Page MenuHomePhabricator

Publish recurring Flow dumps at http://dumps.wikimedia.org/
Closed, ResolvedPublic

Description

Event Timeline

Mattflaschen-WMF renamed this task from Publish Flow dumps at http://dumps.wikimedia.org/ to Publish recurring Flow dumps at http://dumps.wikimedia.org/.Nov 24 2015, 3:48 PM
Mattflaschen-WMF set Security to None.

Change 264129 had a related patch set uploaded (by Reedy):
Don't try and run dumpBackup.php if not enabled on the wiki

https://gerrit.wikimedia.org/r/264129

From discussion on IRC with Reedy, Mattflaschen:

Let's get the change https://gerrit.wikimedia.org/r/#/c/264129/ merged in.

It looks like the easiest thing for me as far as deciding when to add the dump job to the outputs of the regular dump runs is to check, for any given wiki, if wmgUseFlow is set, since otherwise I have to hardcode some logic about private wikis etc.

Change 264129 merged by jenkins-bot:
Don't try and run dumpBackup.php if not enabled on the wiki

https://gerrit.wikimedia.org/r/264129

Nemo_bis raised the priority of this task from Medium to High.Jan 19 2016, 7:55 AM
Nemo_bis subscribed.

Fix priority per blocked task.

I'm trying to run the flow maintenance script from the command line on an actual snapshot host, thusly:

php5 /srv/mediawiki/multiversion/MWScript.php extensions/Flow/maintenance/dumpBackup.php --wiki=elwiki --full | more

and I'm getting the usage message "This script dumps the Flow discussion database" etc. Can you folks help me out here?

I'm trying to run the flow maintenance script from the command line on an actual snapshot host, thusly:

php5 /srv/mediawiki/multiversion/MWScript.php extensions/Flow/maintenance/dumpBackup.php --wiki=elwiki --full | more

and I'm getting the usage message "This script dumps the Flow discussion database" etc. Can you folks help me out here?

This was broken by rMW0a0b02b56c2c: Add support for specifying options multiple times in Maintenance scripts..

I started reviewing https://gerrit.wikimedia.org/r/#/c/275519/ ("Turn dumpBackup into proper Maintenance script") which will fix this. Also, I'm going to review https://gerrit.wikimedia.org/r/#/c/276404/ which is a general fix.

Can you retry when https://gerrit.wikimedia.org/r/#/c/275519/ is merged?

That looks better.

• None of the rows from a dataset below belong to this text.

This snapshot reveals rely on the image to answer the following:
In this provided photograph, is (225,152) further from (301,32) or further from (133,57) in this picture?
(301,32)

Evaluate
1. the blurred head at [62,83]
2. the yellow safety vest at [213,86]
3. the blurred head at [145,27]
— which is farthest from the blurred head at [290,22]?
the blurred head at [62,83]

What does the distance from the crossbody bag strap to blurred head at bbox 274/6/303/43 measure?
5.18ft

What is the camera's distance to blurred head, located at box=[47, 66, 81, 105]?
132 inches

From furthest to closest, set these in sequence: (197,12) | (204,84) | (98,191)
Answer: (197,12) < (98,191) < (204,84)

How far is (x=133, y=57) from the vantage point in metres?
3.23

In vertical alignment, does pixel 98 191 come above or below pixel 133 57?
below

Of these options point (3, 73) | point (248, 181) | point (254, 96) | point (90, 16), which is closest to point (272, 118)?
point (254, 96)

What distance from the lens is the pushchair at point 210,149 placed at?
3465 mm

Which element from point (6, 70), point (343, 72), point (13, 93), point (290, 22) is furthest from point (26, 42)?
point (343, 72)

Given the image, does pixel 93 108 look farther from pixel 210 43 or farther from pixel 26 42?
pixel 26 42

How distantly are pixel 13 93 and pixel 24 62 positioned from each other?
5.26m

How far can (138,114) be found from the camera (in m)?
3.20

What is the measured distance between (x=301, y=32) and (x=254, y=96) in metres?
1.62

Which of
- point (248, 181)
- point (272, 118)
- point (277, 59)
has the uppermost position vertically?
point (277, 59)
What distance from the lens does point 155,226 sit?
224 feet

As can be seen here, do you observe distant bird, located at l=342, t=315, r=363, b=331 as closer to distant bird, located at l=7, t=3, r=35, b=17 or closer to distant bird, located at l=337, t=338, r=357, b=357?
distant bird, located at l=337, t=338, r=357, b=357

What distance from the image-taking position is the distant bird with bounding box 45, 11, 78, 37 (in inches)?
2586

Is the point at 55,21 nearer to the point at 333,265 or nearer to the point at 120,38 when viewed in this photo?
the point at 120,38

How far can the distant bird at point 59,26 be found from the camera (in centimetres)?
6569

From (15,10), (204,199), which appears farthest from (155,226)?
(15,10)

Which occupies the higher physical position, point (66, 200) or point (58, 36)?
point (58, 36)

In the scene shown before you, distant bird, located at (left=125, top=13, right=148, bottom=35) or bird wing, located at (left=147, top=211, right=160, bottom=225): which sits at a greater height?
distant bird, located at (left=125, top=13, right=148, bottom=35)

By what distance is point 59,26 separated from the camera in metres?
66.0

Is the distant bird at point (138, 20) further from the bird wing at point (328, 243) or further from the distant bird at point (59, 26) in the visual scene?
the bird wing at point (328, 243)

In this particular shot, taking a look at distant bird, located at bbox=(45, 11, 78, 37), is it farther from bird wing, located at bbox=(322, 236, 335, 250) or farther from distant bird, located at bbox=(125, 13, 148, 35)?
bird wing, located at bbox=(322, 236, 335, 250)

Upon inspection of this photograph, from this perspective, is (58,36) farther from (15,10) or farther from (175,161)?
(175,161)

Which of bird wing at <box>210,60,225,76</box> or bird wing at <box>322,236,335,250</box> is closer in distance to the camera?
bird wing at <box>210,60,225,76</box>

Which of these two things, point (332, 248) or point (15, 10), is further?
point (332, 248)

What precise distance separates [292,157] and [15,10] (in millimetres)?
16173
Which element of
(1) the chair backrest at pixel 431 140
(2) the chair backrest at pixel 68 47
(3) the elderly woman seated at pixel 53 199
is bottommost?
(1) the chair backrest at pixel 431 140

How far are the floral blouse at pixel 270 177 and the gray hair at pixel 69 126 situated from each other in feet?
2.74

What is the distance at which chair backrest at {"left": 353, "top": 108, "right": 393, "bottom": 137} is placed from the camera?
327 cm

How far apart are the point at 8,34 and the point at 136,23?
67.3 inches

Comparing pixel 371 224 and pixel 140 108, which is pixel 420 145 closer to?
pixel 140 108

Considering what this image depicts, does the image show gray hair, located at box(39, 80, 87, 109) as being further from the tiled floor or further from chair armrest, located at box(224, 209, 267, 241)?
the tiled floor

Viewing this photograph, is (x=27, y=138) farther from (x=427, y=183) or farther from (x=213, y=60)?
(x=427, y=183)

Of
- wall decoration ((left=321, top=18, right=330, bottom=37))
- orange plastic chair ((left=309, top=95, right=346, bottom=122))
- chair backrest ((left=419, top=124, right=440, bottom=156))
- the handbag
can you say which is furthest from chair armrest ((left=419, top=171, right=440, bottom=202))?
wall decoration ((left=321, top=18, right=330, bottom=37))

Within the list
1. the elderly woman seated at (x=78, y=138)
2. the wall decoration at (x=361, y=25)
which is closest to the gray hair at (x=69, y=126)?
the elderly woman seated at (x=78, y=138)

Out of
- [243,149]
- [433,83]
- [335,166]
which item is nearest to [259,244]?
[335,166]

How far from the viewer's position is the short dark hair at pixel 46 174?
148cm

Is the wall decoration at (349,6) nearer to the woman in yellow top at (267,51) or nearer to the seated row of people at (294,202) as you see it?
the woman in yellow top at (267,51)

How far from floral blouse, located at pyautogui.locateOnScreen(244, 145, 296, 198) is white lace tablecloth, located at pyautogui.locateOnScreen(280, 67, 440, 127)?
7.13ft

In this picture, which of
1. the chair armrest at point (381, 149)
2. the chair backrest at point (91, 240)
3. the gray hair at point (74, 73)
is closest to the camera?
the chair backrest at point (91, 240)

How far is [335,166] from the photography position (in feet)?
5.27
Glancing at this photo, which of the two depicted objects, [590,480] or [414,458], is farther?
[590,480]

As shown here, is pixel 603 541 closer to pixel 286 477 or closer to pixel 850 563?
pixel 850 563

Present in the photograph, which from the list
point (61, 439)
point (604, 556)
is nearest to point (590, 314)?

I need to see if all the options necessary for dumps are there (output fles etc) but I can get working on the python wrapper now.

Uh, this is done, insofar as they show up on dumps.wm.org as files to be downloaded just like everything else, for every dump run. Can we close this out?

Uh, this is done, insofar as they show up on dumps.wm.org as files to be downloaded just like everything else, for every dump run. Can we close this out?

https://dumps.wikimedia.org/wikidatawiki/20160601/ has no Flow data.

https://dumps.wikimedia.org/rswikimedia/20160601/ has "2016-06-14 23:22:52 failed content of flow pages in xml format" (perhaps because there are no Flow pages yet https://rs.wikimedia.org/wiki/Special:AllPages?from=&to=&namespace=2600 )

It's marked as in progress:

" This dump is in progress; see also the previous dump from 2016-05-01".

But I'm not sure if it should show the Flow entry as pending, etc. T89398: Add Flow to database dumps mentions, "I push out a fix to get the right list of flow-enabled wikis" which should take care of this if it's missing.

https://dumps.wikimedia.org/rswikimedia/20160601/ has "2016-06-14 23:22:52 failed content of flow pages in xml format" (perhaps because there are no Flow pages yet https://rs.wikimedia.org/wiki/Special:AllPages?from=&to=&namespace=2600 )

Flow is not enabled there at all. This is also discussed at T89398: Add Flow to database dumps.

Uh, this is done, insofar as they show up on dumps.wm.org as files to be downloaded just like everything else, for every dump run. Can we close this out?

Yeah, it looks like these remaining small issues are tracked at T89398.